Cooking your eggplant can reduce the level of solanine, but even then, it’s not the most ideal veggie to add to your cat’s diet.

Moreover, if you have a smaller cat breed, or a little kitten, the effect of solanine will be far greater on them than on larger cats.

What To Do If My Cat Ate Eggplant?

If you or your family savors eggplants quite often, there is only so much you can do to keep your cats away from your kitchen. Your curious cat may accidentally get a bite of your eggplant, which is why it is best to stay cautious and informed.

If your cat has eaten some eggplant, look for potential side effects such as abdominal pain, lethargy, fatigue, or discomfort. Your cat could also become dehydrated. In this case, try giving them water to keep them hydrated and help bring down their pain. You should seek a veterinary professional who can help out in such cases.

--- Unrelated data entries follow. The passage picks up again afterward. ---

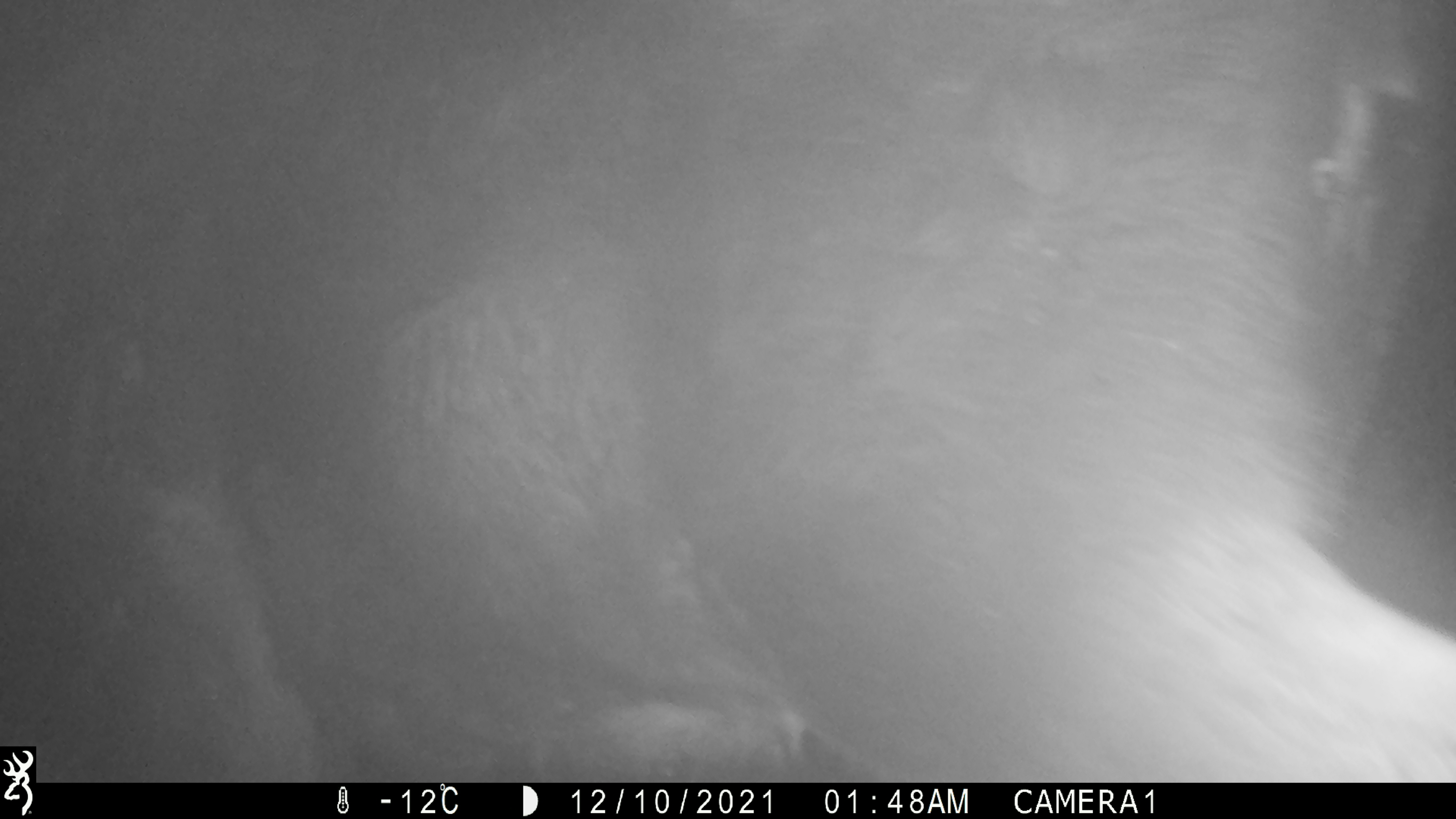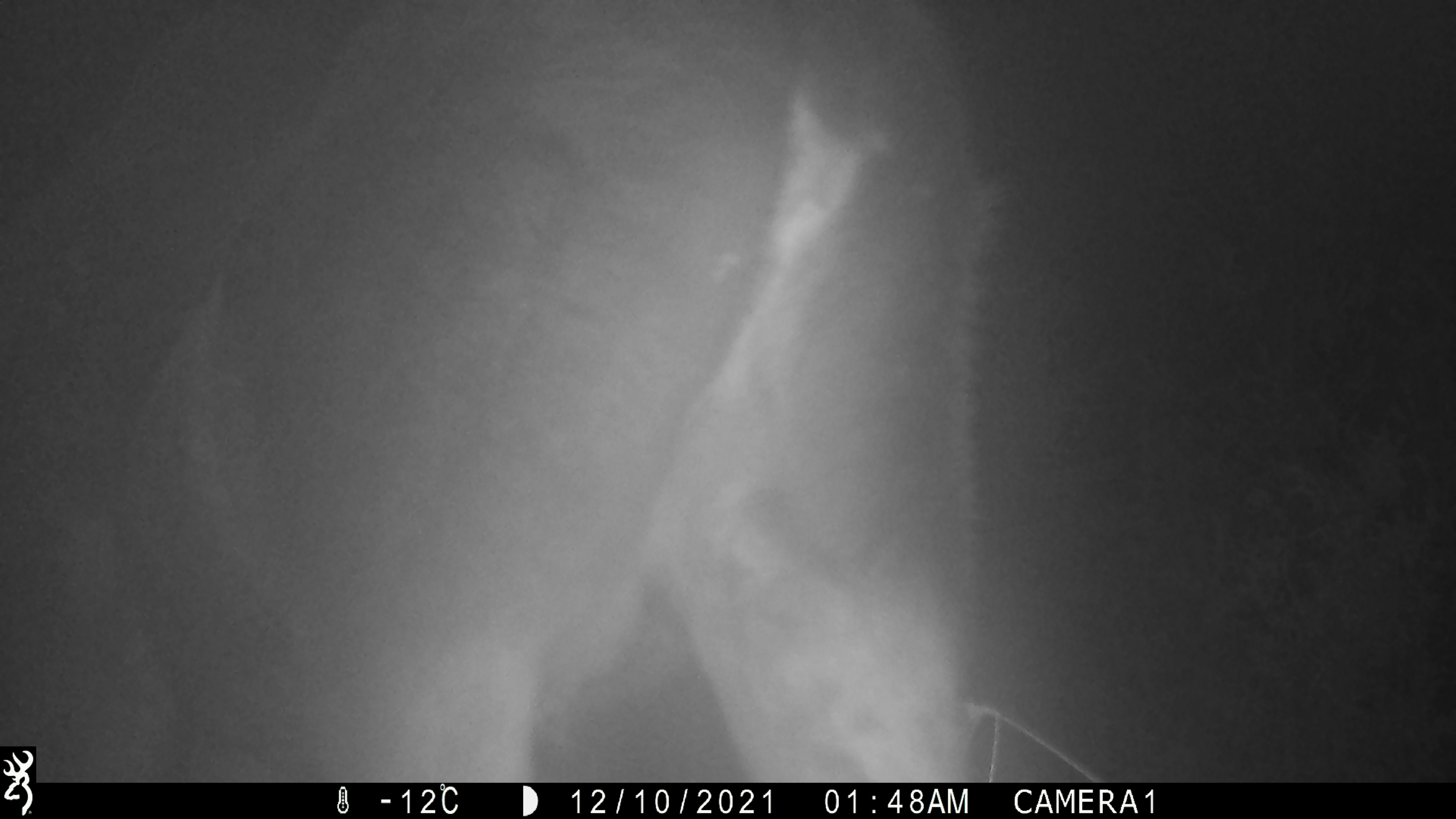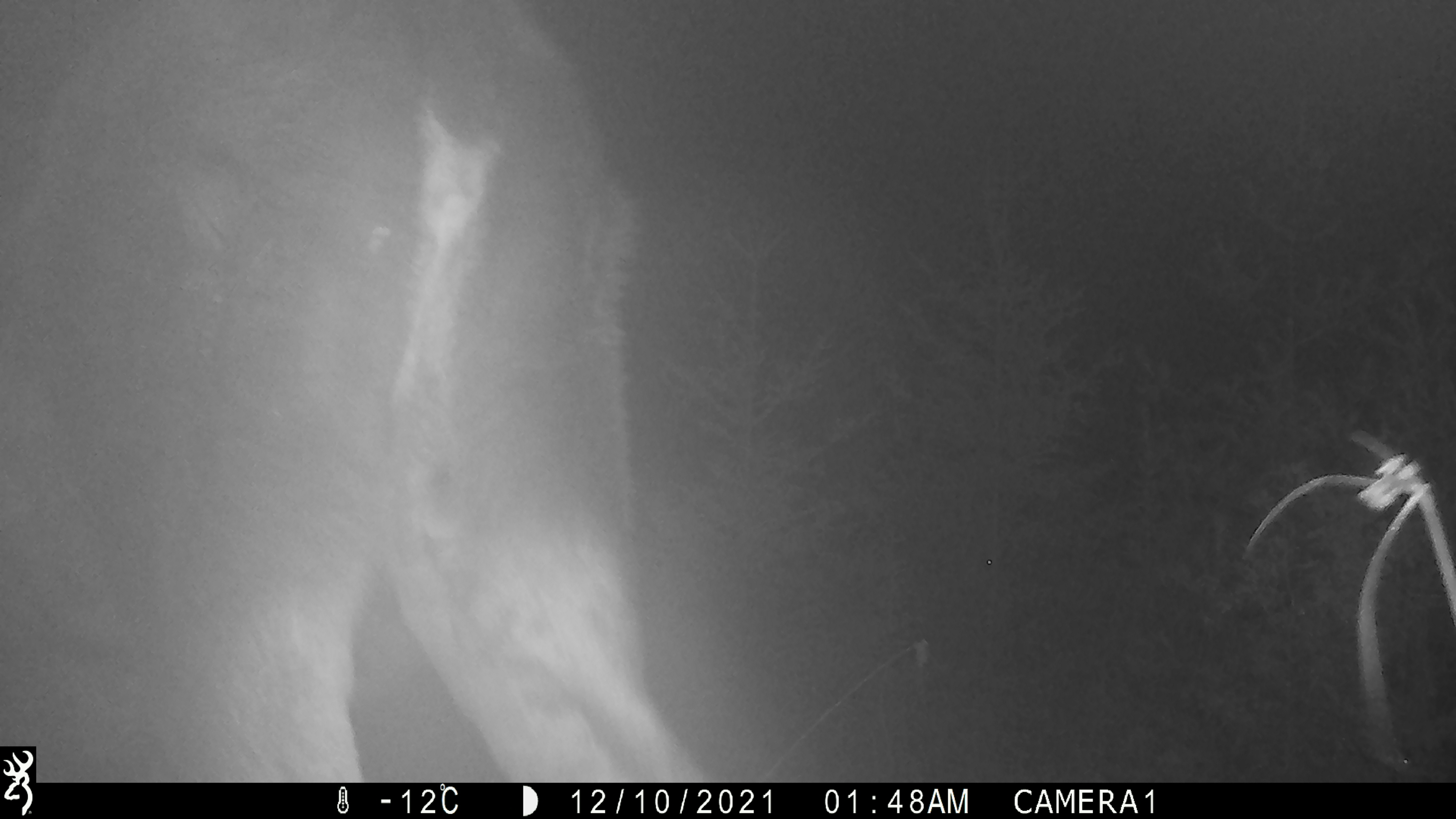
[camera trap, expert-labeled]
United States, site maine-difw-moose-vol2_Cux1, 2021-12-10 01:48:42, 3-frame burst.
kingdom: Animalia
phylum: Chordata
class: Mammalia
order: Artiodactyla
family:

When you connect with your vet, give them all the information you can. Let them know the amount of eggplant your cat ingested, the early signs of discomfort you noticed, and the cat’s overall diet.

Tips for Your Cat’s Healthy Diet:

Cats are obligate carnivores which means they do not need fruits or vegetables as a source of protein. They thrive off animal-based proteins that are present in their cat food. Your cats need fatty acids and amino acids to be healthy, so make sure their diet is full of them.

It is also important to keep your cat hydrated as they may not feel thirsty as often as other pets.


Eggplant is one of those ingredients a cat should always avoid. Eggplant is a source of both solanine and cyanide which puts your cat at potential health risks.

If you suspect your cat has eaten eggplant, it's best to rush them to a vet for early signs of discomfort and treatment. The early signs you could detect are vomiting, nausea, digestion issues, and overall discomfort.

To help keep your cat safe and healthy, you should always rely on your store-bought, vet-recommended cat food, which is typically enough to give them the nutrients they need.


The information presented in this article is for educational and informational purposes only and does not constitute or substitute for the advice of your veterinarian.